You’ve seen it’s both easy to make API calls as well as potentially challenging to build complex workflows. Getting the abstractions right as well as implementing the appropriate business logic is where the complexity lies.

Some of the things we’ve not spent much time discussing in this post are testing and error handling. When one is looking to deploy something into production, it’s vital that it’s properly tested (Unit, Integration and Acceptance) and can handle and recover from errors that arise in the process.

If building out a production implementation seems like a daunting task and you could either do with some support in designing/building it out or getting a safe pair of hands to handle the implementation, RMS Consulting can help you in this process. We’ve developed our own tools and frameworks to help both speed up the implementation process as well as ensure it meets high quality standards. Rather than starting an implementation project from scratch, using the Cat Accelerate framework can make automating Risk Modeler more of a turnkey implementation, saving you both money and time. Reach out to your account manager to speak to RMS Consulting about how we can help you with your implementation.

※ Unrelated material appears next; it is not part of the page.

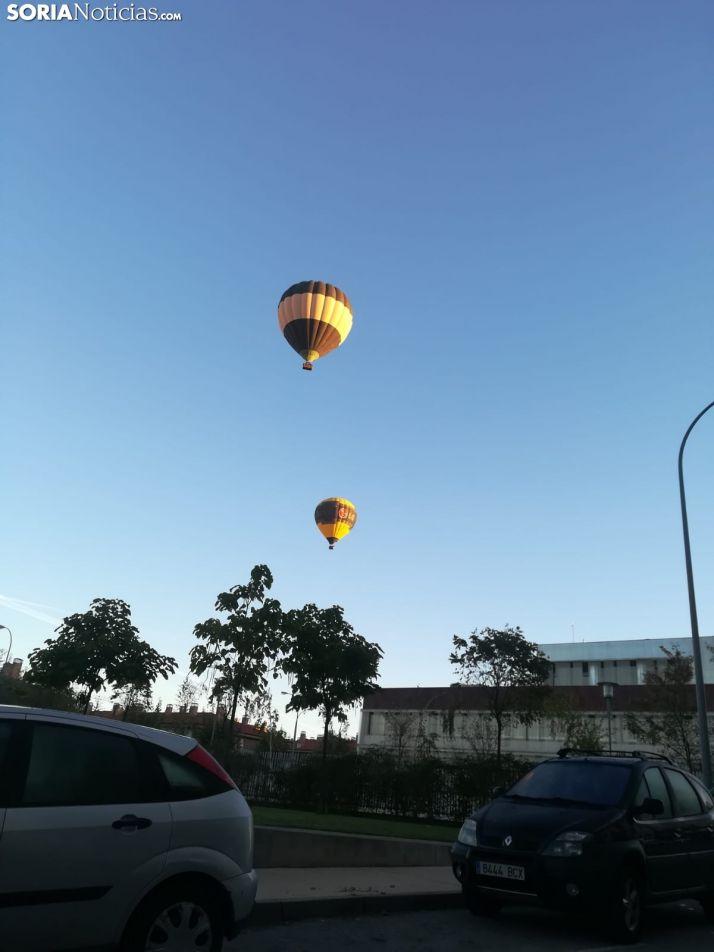Foto 2 - De nuevo, el misterio. Ya no es un globo, son dos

Sample code for the solution built out here is available at https://github.com/RMS-Consulting/databridge-api-workflow/tree/main/PythonRunAModel . This is not production code, but intended to serve as an implementation example.

Brian Shek
Brian Shek
Lead Systems Engineer

Brian Shek is a Lead System Engineer on RMS’s Consulting team. He works on deploying RMS core products and solution implementations to integrate RMS solutions into clients’ workflow. He is responsible for the deployment, custom configuration, workflow design, and safeguarding. He holds a BS and MS in Electrical Engineering from Binghamton University. Brian is based in the RMS Hoboken, New Jersey office.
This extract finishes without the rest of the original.